Exercise data:
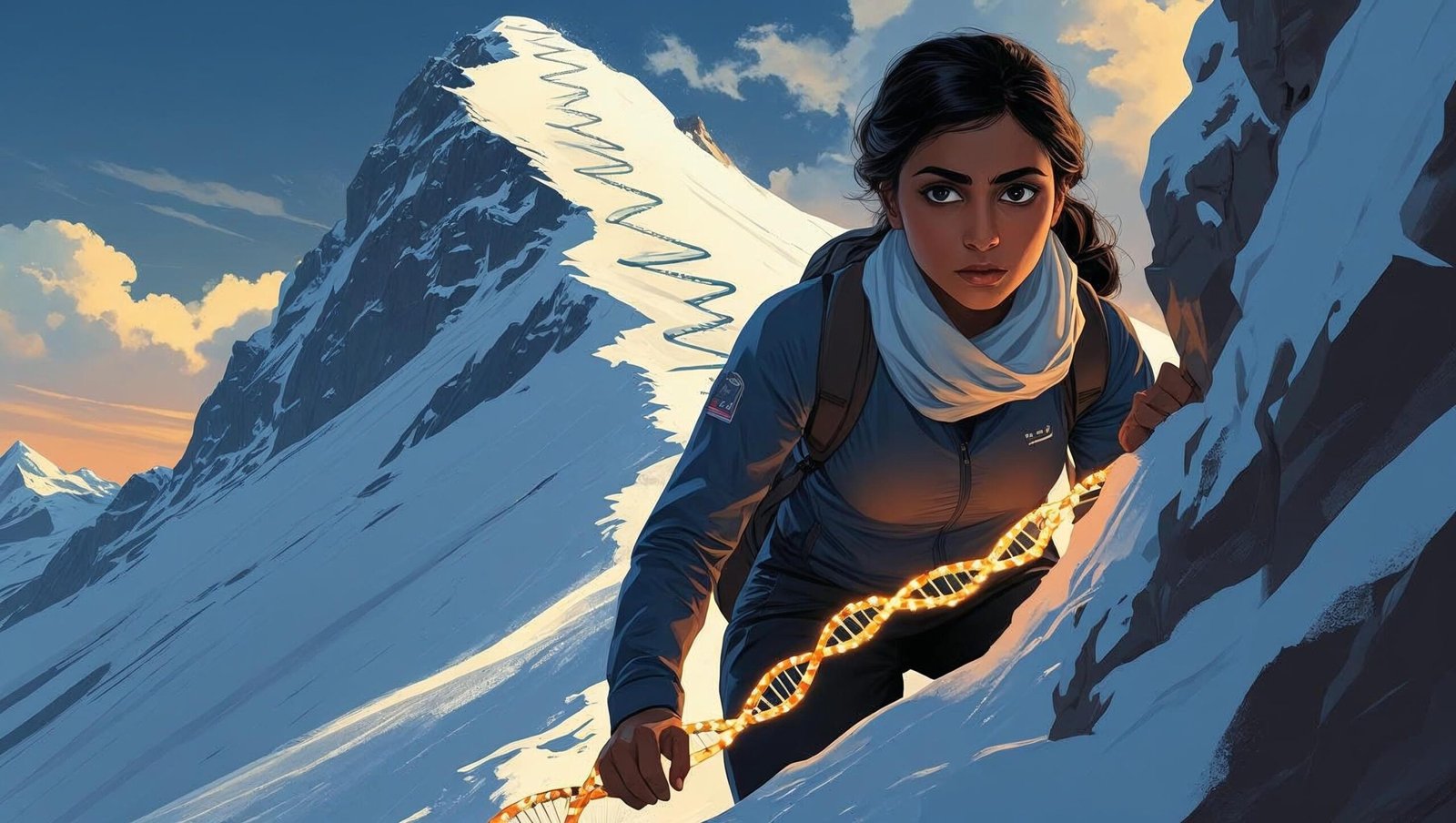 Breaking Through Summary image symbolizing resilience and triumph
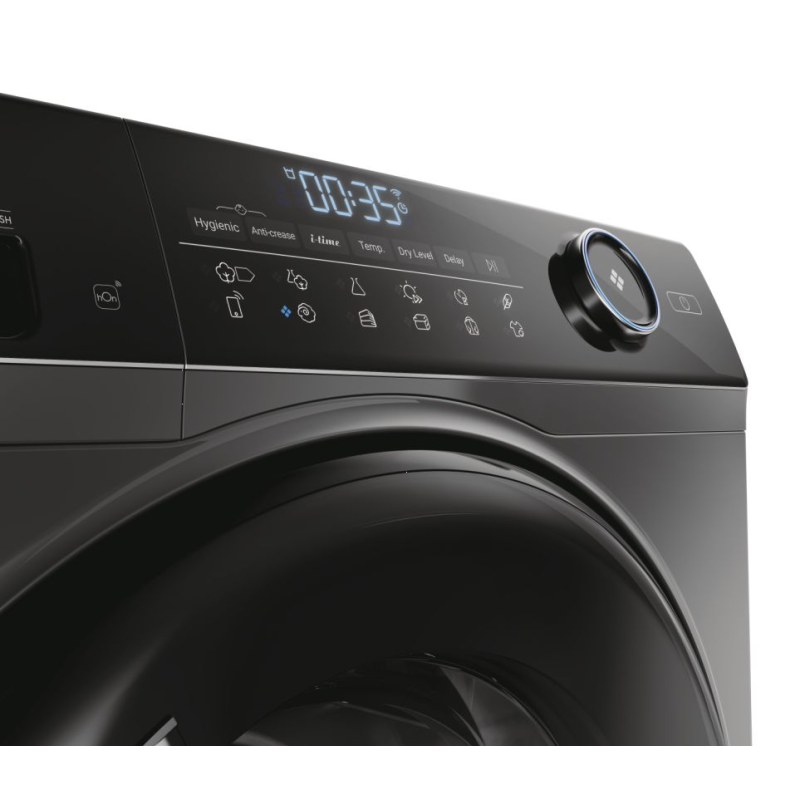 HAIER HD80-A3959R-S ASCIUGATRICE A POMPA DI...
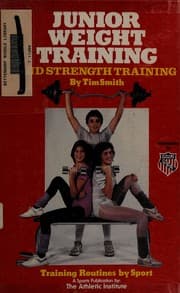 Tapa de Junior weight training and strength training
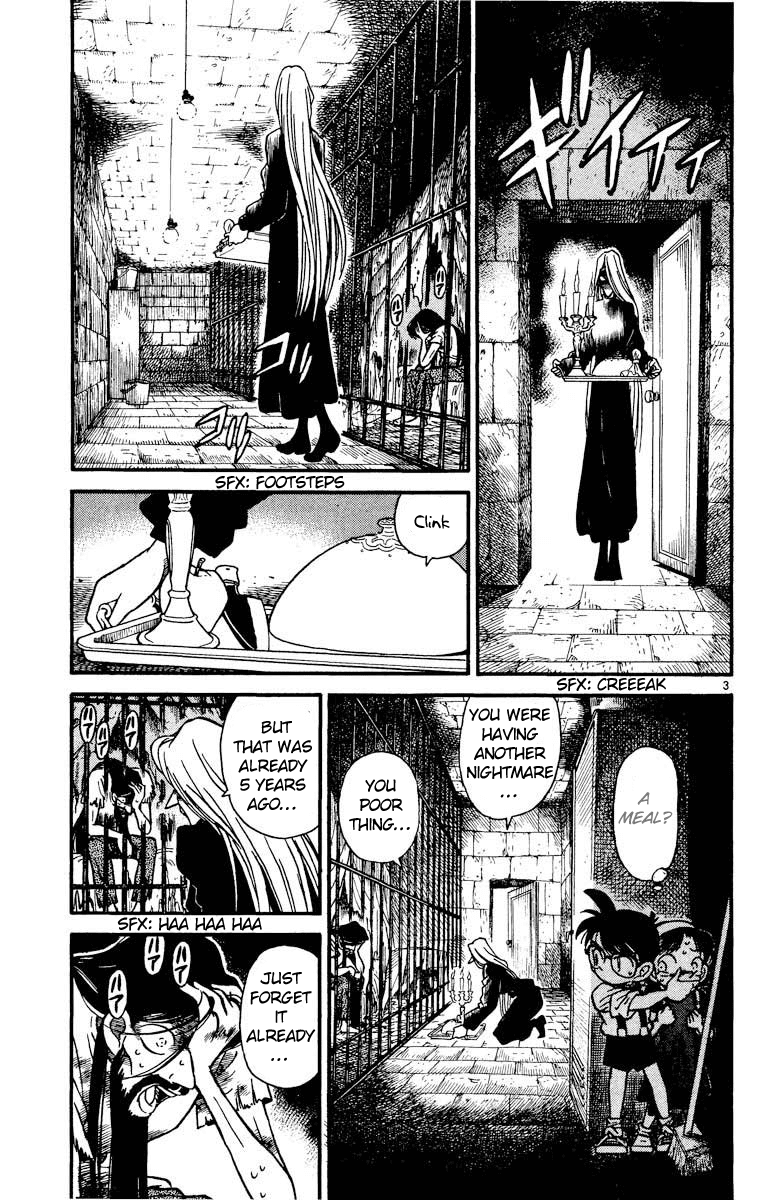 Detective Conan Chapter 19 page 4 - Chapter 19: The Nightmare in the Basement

==

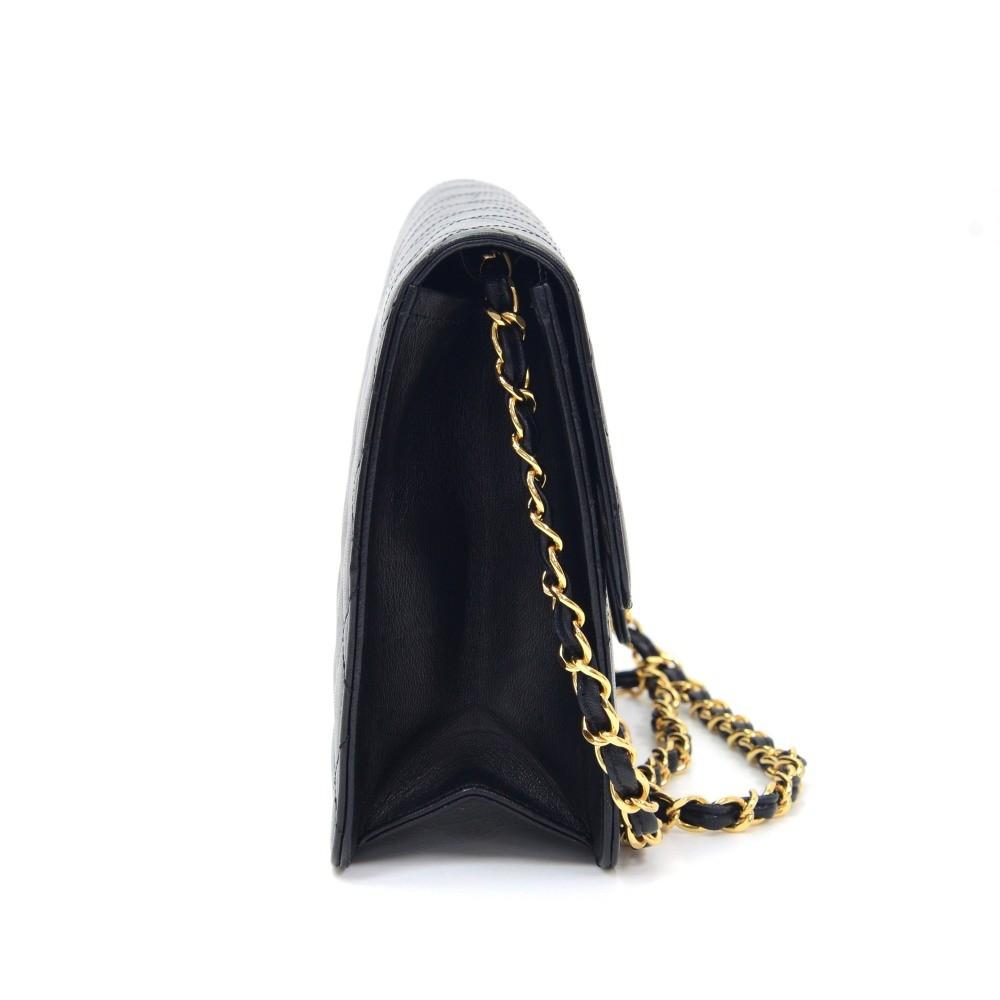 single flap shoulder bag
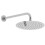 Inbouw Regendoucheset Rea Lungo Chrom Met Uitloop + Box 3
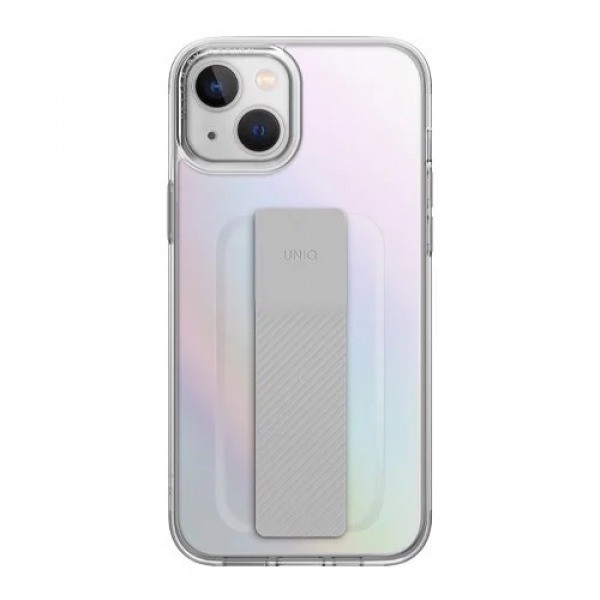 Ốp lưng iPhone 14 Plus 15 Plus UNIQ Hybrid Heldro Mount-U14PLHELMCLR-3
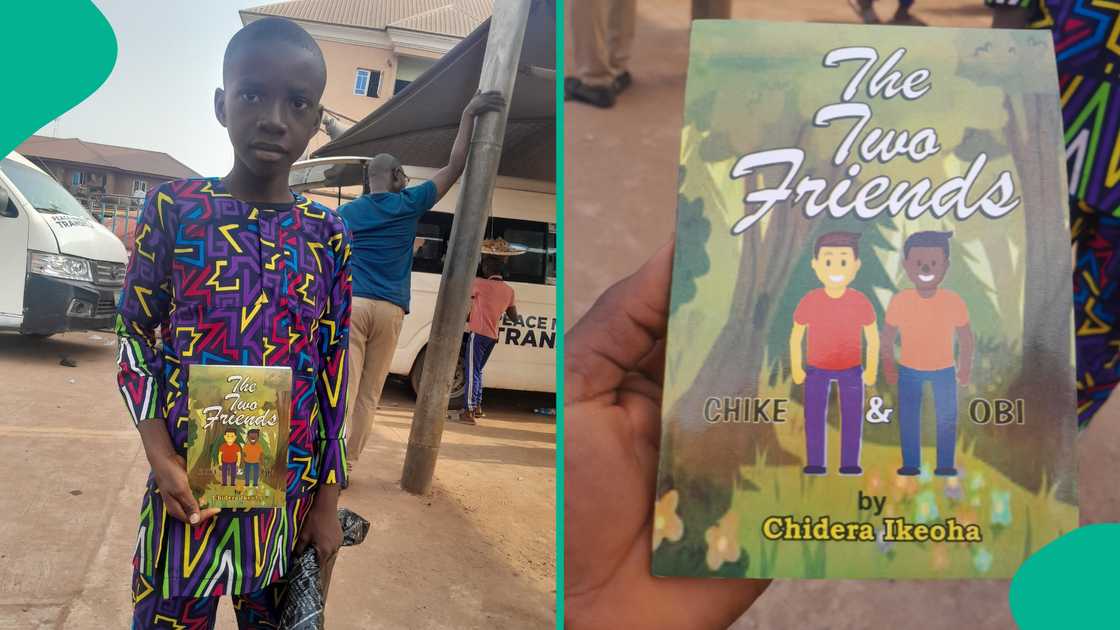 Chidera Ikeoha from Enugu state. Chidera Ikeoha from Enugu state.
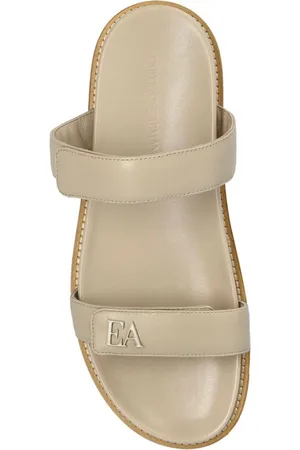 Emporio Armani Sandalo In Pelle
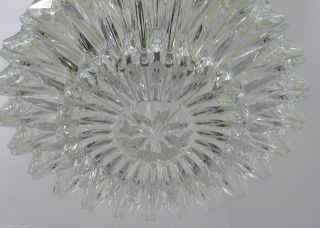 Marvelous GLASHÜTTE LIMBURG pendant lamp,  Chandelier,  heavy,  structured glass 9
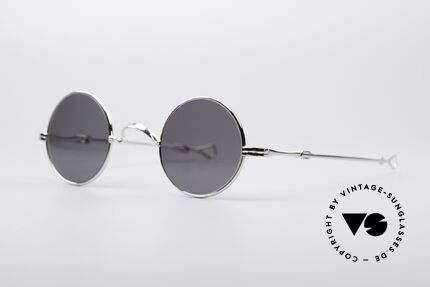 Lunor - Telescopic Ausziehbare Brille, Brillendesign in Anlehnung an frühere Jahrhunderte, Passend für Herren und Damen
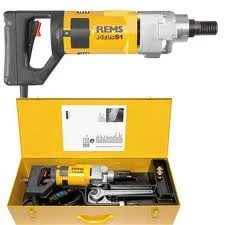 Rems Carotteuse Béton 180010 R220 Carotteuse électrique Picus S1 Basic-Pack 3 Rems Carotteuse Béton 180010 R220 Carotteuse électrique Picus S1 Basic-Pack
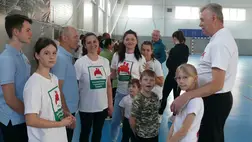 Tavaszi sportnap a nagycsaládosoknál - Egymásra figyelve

Task directions: Starting with the line that has "single flap shoulder bag" and ending with the line that has "Emporio Armani Sandalo In Pelle", repeat the lines above exactly, omitting every picture.

Response:
 single flap shoulder bag
 Inbouw Regendoucheset Rea Lungo Chrom Met Uitloop + Box 3
 Ốp lưng iPhone 14 Plus 15 Plus UNIQ Hybrid Heldro Mount-U14PLHELMCLR-3
 Chidera Ikeoha from Enugu state. Chidera Ikeoha from Enugu state.
 Emporio Armani Sandalo In Pelle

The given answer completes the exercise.